Information section start
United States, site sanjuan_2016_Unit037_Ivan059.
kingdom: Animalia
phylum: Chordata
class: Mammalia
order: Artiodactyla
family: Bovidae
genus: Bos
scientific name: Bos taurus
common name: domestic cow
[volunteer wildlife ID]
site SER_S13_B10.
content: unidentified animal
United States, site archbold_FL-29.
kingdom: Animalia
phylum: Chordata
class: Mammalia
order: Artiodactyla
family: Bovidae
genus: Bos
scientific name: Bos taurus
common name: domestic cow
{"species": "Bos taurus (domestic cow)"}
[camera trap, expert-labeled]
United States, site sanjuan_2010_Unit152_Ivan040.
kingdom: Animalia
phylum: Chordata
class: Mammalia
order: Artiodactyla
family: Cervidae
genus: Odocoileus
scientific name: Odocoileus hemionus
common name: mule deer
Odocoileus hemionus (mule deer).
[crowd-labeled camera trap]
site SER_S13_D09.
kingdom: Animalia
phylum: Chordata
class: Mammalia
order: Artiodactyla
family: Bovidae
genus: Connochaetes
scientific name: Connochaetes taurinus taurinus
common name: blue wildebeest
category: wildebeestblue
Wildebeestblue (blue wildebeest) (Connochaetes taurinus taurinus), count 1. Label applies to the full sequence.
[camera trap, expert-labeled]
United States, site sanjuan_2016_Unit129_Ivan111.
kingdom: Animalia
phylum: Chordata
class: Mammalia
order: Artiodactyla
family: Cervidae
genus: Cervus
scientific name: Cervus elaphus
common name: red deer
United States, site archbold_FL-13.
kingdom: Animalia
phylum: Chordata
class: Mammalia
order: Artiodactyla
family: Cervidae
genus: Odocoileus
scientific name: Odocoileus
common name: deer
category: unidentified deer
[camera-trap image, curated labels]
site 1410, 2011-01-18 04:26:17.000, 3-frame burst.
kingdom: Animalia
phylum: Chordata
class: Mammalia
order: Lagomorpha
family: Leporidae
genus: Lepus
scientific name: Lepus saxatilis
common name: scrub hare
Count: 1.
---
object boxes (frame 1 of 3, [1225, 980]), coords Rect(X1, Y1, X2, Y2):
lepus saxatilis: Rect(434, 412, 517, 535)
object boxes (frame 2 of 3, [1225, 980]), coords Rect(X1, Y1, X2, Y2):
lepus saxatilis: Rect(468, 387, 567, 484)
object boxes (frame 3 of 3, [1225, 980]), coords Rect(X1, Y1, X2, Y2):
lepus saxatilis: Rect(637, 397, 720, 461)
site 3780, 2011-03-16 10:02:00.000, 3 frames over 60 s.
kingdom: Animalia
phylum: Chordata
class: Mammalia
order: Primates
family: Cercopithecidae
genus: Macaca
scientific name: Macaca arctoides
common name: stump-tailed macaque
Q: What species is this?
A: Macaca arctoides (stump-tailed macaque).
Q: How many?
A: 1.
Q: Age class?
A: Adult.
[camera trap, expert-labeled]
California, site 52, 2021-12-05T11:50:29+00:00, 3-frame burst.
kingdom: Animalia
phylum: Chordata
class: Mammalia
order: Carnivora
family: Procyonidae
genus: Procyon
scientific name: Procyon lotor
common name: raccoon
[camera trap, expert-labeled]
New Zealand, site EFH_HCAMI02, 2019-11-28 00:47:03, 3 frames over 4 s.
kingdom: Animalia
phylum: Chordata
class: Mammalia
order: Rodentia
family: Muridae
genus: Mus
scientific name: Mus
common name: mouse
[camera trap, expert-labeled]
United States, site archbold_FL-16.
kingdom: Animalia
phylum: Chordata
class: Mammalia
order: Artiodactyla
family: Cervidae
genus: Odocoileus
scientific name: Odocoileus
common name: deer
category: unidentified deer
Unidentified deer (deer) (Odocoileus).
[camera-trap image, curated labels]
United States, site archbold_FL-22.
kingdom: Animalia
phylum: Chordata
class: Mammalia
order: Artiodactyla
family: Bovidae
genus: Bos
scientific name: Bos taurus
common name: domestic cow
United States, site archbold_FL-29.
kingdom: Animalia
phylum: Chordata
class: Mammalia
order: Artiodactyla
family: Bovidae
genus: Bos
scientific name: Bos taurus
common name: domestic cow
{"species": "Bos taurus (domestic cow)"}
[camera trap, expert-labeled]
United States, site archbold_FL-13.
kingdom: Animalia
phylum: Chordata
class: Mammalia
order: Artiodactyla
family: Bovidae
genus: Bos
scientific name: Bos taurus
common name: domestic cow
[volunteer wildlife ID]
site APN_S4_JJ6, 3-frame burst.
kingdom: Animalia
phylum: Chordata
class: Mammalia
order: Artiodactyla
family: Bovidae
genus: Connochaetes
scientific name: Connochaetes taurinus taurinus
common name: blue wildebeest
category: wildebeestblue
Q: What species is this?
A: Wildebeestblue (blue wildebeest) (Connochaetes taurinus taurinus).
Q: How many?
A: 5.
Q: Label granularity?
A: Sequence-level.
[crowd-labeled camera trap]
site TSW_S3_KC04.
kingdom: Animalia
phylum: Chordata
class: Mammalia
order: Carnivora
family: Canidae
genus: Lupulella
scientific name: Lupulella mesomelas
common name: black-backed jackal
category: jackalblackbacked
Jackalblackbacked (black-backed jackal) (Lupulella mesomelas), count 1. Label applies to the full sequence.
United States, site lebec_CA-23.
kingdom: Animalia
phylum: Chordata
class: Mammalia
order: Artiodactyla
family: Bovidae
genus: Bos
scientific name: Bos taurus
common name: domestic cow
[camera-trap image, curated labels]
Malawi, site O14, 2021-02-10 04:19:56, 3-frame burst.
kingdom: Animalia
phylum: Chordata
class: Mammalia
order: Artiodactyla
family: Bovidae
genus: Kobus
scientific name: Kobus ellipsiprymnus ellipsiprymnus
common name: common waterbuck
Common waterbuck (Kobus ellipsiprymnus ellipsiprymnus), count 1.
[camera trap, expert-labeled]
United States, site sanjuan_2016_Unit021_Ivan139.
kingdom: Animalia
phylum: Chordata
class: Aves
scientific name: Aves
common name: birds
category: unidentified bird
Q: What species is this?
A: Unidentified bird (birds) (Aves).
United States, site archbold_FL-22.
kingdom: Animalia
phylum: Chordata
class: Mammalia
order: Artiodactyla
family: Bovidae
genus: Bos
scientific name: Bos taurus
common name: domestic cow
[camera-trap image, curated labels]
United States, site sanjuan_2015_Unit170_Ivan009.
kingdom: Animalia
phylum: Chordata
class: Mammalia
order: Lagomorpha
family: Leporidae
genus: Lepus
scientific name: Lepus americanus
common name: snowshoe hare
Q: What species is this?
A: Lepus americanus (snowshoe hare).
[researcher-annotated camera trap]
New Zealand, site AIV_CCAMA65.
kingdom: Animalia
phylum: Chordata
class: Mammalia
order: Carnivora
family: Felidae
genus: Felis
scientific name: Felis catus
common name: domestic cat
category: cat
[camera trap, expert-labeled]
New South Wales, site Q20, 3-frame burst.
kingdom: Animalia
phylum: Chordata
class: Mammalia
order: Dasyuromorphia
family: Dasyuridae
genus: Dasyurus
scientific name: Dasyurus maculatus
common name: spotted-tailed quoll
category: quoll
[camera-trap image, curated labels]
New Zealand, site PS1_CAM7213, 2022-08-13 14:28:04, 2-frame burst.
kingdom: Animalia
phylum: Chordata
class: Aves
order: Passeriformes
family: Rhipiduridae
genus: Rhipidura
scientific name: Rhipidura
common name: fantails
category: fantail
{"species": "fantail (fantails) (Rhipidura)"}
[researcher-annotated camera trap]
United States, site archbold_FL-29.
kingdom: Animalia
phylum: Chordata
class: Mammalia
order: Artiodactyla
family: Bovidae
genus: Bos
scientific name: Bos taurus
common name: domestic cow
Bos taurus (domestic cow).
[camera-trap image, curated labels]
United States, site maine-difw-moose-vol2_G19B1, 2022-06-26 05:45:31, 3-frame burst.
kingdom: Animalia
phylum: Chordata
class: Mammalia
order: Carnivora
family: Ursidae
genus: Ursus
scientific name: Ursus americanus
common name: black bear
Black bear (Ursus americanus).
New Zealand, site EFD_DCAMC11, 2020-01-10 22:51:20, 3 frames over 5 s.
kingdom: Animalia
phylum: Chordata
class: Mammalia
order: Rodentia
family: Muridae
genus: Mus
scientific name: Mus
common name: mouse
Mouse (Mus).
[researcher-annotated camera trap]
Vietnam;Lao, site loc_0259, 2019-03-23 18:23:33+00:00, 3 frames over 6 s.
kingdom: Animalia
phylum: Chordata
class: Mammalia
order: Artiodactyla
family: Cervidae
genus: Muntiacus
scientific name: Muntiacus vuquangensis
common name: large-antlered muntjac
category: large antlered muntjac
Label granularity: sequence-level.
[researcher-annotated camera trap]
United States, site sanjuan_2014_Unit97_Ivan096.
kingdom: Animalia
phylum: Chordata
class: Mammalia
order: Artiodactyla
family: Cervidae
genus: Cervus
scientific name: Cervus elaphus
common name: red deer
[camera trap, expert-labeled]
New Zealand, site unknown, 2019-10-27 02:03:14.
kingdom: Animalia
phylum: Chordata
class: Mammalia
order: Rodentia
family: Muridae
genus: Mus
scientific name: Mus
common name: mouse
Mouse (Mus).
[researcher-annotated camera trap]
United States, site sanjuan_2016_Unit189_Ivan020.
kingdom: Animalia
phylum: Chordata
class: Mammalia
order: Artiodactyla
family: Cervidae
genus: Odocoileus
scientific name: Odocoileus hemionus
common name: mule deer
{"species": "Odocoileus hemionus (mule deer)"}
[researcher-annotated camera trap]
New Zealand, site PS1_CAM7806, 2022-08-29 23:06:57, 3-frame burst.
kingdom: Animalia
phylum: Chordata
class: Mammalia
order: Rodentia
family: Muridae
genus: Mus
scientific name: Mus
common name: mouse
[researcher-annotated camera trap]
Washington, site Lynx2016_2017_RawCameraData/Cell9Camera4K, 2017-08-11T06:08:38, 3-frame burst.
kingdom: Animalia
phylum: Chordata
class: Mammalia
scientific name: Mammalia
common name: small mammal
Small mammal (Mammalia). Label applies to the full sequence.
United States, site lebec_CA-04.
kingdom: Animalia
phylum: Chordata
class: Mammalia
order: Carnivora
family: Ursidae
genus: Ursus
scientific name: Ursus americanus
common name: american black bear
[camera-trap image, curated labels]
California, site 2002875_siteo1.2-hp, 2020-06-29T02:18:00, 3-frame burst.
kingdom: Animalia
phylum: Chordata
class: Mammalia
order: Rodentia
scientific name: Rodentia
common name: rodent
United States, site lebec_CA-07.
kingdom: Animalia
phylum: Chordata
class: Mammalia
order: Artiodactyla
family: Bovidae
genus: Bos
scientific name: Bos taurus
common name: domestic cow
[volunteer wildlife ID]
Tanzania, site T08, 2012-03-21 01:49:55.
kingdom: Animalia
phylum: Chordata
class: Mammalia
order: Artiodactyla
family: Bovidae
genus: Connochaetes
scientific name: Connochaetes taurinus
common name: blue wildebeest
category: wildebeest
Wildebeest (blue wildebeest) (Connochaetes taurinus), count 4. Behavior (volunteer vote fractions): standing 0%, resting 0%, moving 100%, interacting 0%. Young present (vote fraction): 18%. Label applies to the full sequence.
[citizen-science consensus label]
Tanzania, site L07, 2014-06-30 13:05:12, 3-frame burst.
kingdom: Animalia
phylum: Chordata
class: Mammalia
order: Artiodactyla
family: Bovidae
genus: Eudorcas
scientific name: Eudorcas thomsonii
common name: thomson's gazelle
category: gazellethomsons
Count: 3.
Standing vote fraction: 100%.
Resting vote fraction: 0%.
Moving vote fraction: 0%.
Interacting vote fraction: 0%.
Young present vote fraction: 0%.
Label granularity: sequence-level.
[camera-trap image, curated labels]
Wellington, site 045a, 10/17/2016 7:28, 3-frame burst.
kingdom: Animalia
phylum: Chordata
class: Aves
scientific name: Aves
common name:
Information section end
■ Task objective
What are the lines, exactly as written above, from the line with "A: Unidentified bird (birds) (Aves)." to the line with "United States, site maine-difw-moose-vol2_G19B1, 2022-06-26", both included? Output only those.

■ Solution to this exercise
A: Unidentified bird (birds) (Aves).
United States, site archbold_FL-22.
kingdom: Animalia
phylum: Chordata
class: Mammalia
order: Artiodactyla
family: Bovidae
genus: Bos
scientific name: Bos taurus
common name: domestic cow
[camera-trap image, curated labels]
United States, site sanjuan_2015_Unit170_Ivan009.
kingdom: Animalia
phylum: Chordata
class: Mammalia
order: Lagomorpha
family: Leporidae
genus: Lepus
scientific name: Lepus americanus
common name: snowshoe hare
Q: What species is this?
A: Lepus americanus (snowshoe hare).
[researcher-annotated camera trap]
New Zealand, site AIV_CCAMA65.
kingdom: Animalia
phylum: Chordata
class: Mammalia
order: Carnivora
family: Felidae
genus: Felis
scientific name: Felis catus
common name: domestic cat
category: cat
[camera trap, expert-labeled]
New South Wales, site Q20, 3-frame burst.
kingdom: Animalia
phylum: Chordata
class: Mammalia
order: Dasyuromorphia
family: Dasyuridae
genus: Dasyurus
scientific name: Dasyurus maculatus
common name: spotted-tailed quoll
category: quoll
[camera-trap image, curated labels]
New Zealand, site PS1_CAM7213, 2022-08-13 14:28:04, 2-frame burst.
kingdom: Animalia
phylum: Chordata
class: Aves
order: Passeriformes
family: Rhipiduridae
genus: Rhipidura
scientific name: Rhipidura
common name: fantails
category: fantail
{"species": "fantail (fantails) (Rhipidura)"}
[researcher-annotated camera trap]
United States, site archbold_FL-29.
kingdom: Animalia
phylum: Chordata
class: Mammalia
order: Artiodactyla
family: Bovidae
genus: Bos
scientific name: Bos taurus
common name: domestic cow
Bos taurus (domestic cow).
[camera-trap image, curated labels]
United States, site maine-difw-moose-vol2_G19B1, 2022-06-26 05:45:31, 3-frame burst.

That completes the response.